#### [Task prompt]
Below are records; extract exactly the lines from the one with "What is the distance at" through the final line, including both, but drop the pictures.

#### [Data shown]
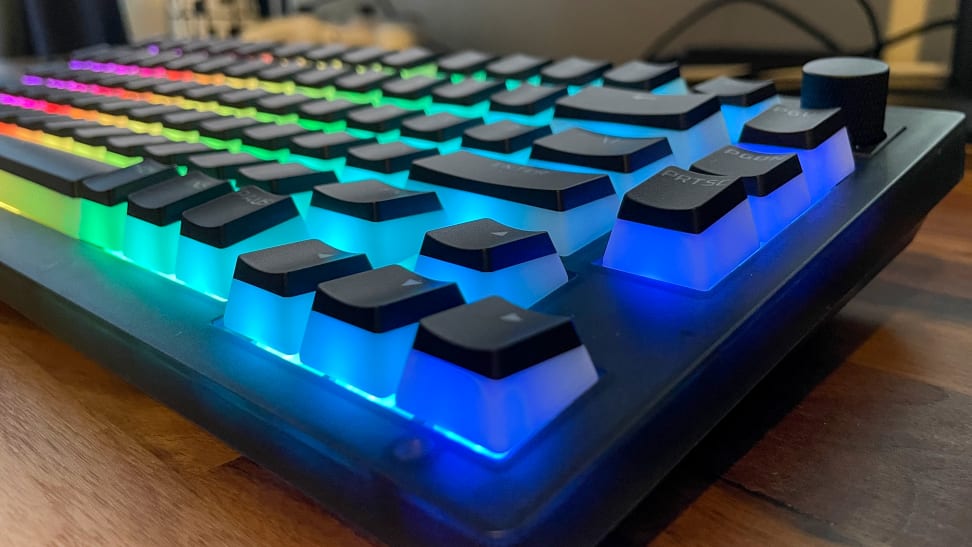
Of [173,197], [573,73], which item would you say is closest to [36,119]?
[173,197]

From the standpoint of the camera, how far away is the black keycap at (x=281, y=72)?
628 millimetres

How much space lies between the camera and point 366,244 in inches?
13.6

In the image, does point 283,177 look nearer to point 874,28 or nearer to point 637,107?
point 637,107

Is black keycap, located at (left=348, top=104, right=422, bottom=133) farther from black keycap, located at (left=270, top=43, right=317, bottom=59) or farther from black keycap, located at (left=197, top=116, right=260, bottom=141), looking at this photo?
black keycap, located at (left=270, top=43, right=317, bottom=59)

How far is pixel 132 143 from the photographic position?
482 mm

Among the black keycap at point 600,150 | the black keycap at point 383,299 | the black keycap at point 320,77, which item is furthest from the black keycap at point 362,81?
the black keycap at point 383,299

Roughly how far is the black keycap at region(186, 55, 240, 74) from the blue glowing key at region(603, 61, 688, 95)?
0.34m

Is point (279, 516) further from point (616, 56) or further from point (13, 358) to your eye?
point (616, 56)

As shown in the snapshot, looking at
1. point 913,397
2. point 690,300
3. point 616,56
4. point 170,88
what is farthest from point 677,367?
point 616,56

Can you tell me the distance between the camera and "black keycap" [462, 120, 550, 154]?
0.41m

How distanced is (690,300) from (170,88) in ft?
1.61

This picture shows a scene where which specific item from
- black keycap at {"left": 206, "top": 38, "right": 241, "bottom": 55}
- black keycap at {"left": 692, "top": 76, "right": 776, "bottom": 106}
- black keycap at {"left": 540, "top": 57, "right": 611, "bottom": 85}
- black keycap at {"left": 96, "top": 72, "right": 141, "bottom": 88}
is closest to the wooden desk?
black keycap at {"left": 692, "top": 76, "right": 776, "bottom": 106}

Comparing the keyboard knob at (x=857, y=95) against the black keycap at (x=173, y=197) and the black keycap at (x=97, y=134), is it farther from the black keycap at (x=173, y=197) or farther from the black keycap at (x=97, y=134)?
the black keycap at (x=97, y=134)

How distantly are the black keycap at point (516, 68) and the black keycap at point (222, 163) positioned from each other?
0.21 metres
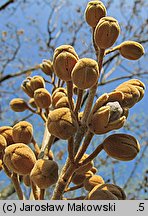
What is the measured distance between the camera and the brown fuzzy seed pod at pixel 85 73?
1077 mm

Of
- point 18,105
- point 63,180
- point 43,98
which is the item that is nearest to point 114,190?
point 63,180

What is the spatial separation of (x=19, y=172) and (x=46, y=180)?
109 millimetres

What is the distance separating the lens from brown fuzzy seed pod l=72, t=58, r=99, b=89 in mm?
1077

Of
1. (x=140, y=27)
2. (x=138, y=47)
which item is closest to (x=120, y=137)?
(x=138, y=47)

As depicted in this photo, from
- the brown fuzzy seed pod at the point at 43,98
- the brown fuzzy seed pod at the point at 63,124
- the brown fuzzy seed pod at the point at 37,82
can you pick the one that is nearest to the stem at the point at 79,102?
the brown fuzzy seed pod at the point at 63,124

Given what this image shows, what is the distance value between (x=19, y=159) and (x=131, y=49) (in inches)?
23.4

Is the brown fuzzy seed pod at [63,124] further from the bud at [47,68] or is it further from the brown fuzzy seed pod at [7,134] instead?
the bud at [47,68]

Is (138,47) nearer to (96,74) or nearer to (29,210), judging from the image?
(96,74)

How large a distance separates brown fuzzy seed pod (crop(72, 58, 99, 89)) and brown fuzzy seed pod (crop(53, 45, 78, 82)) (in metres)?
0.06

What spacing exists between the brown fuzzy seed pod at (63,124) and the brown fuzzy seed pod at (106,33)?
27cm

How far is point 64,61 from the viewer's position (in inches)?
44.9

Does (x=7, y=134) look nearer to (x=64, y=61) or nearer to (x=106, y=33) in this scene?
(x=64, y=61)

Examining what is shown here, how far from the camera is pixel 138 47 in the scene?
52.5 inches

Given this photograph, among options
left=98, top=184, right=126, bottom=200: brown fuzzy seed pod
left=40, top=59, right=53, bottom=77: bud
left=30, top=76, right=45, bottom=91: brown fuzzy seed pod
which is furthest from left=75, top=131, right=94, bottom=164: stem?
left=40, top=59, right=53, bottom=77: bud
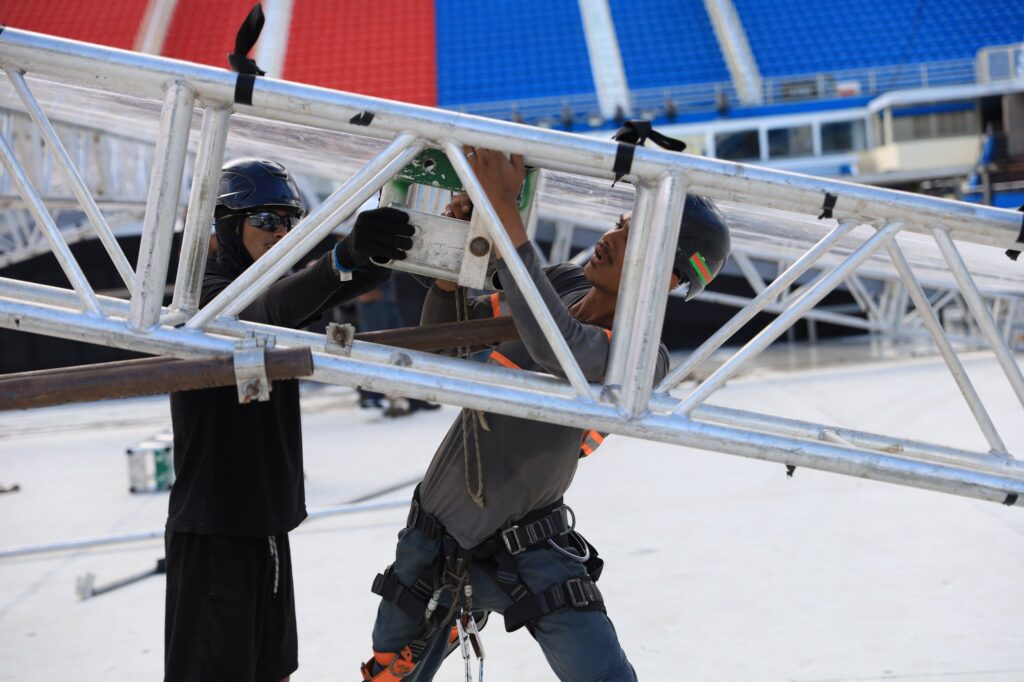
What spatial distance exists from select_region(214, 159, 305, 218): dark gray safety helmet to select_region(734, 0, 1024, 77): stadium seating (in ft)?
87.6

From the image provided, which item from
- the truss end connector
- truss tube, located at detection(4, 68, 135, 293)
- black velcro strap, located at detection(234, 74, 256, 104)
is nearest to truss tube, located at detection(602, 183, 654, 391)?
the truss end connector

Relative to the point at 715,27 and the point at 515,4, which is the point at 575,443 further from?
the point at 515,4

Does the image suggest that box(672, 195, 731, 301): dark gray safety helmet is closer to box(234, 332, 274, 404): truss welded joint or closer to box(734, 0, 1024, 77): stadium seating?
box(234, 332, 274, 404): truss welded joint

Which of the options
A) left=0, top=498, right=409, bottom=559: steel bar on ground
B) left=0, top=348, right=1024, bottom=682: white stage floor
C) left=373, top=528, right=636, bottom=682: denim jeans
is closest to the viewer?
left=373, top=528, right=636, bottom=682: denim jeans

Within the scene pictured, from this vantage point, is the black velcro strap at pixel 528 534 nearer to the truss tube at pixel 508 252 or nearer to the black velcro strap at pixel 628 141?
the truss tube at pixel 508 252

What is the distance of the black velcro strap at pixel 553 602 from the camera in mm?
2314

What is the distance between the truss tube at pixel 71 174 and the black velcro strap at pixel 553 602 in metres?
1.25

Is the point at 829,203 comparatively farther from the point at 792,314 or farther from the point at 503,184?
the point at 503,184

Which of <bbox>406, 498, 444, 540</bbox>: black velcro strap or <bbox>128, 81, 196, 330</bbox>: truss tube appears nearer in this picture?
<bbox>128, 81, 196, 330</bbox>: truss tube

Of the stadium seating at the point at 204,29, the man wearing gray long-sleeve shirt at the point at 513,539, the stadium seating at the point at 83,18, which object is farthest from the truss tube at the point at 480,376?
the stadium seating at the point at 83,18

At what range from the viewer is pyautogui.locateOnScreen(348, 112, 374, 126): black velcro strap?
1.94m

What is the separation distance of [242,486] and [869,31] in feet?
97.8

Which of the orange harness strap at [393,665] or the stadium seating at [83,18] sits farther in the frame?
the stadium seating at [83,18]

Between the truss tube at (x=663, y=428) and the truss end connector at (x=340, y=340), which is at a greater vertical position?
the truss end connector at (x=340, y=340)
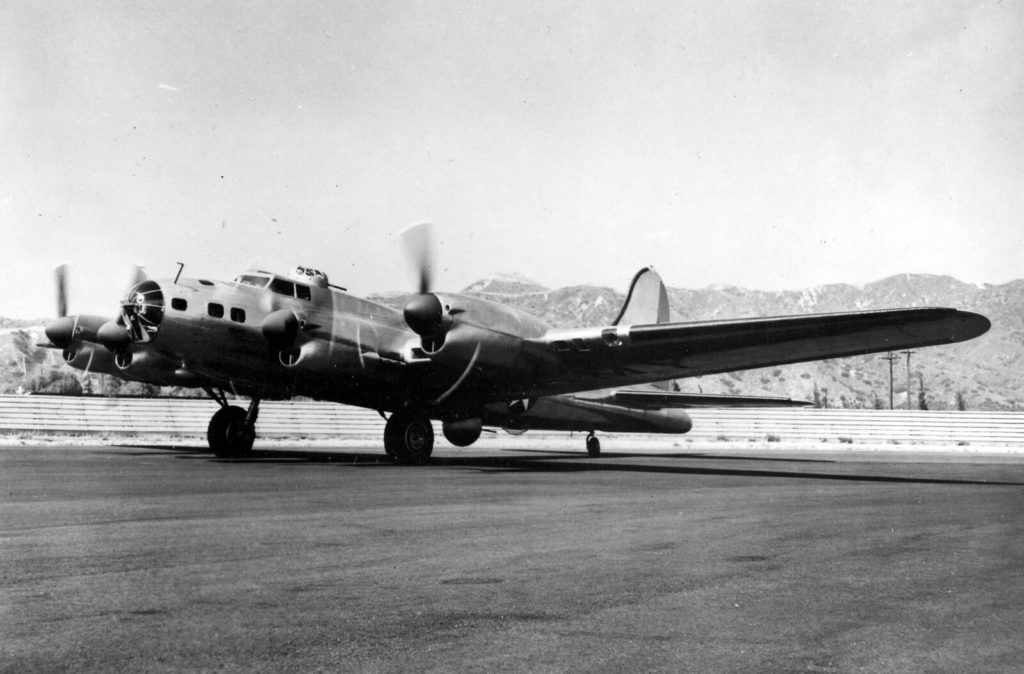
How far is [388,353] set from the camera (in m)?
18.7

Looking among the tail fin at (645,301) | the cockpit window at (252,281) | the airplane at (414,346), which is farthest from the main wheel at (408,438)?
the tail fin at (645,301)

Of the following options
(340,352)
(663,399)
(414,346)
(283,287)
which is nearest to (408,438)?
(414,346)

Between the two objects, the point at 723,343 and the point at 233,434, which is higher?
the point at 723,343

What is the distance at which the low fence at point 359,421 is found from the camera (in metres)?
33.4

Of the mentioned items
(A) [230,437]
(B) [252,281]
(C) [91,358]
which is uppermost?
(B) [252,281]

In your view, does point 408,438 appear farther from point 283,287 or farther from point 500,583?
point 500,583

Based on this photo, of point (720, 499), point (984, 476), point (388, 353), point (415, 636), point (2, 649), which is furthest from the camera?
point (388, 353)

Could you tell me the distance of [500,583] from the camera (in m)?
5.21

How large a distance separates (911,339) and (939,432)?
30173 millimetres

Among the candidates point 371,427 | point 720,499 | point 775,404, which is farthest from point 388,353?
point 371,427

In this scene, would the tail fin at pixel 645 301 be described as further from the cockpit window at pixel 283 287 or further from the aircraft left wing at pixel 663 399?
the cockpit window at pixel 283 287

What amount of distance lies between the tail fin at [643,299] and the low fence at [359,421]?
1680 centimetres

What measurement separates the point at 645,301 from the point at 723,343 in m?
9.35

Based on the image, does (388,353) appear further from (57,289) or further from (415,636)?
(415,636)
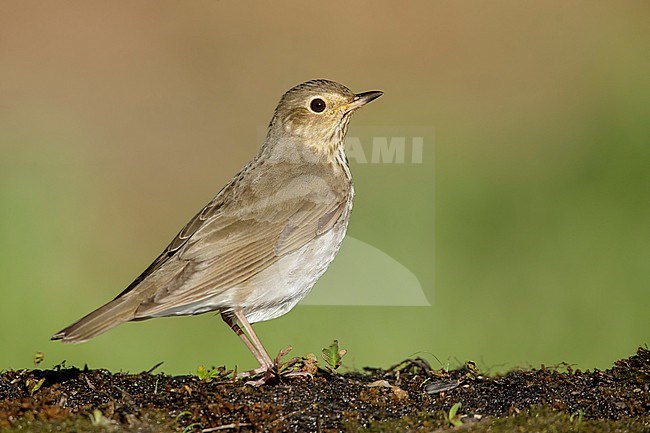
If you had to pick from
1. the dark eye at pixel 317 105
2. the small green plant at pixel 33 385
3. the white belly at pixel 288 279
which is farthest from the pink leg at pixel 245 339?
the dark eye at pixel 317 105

#### [Full answer]
What is the distance at which the low fence at point 359,421 is found from the camera (in metres)?
33.4

Of the mentioned items
(A) [230,437]
(B) [252,281]
(C) [91,358]
which is uppermost?
(B) [252,281]

In your view, does point 408,438 appear farther from point 283,287 or farther from point 500,583?
point 500,583

Based on this photo, of point (720, 499), point (984, 476), point (388, 353), point (415, 636), point (2, 649), which is furthest from the camera?
point (388, 353)

Could you tell me the distance of [500,583] from the camera (in m)?
5.21

How large a distance separates (911,339) and (939,432)?
30173 millimetres

Among the candidates point 371,427 | point 720,499 | point 775,404, which is farthest from point 388,353?
point 371,427

In this scene, would the tail fin at pixel 645 301 be described as further from the cockpit window at pixel 283 287 or further from the aircraft left wing at pixel 663 399?
the cockpit window at pixel 283 287

What amount of distance lies between the tail fin at [643,299] and the low fence at [359,421]?
1680 centimetres

What measurement separates the point at 645,301 from the point at 723,343 in m?
9.35

Based on the image, does (388,353) appear further from (57,289) or further from (415,636)?
(415,636)
If you had to pick from
1. the dark eye at pixel 317 105
2. the small green plant at pixel 33 385
3. the white belly at pixel 288 279
which is farthest from the pink leg at pixel 245 339?
the dark eye at pixel 317 105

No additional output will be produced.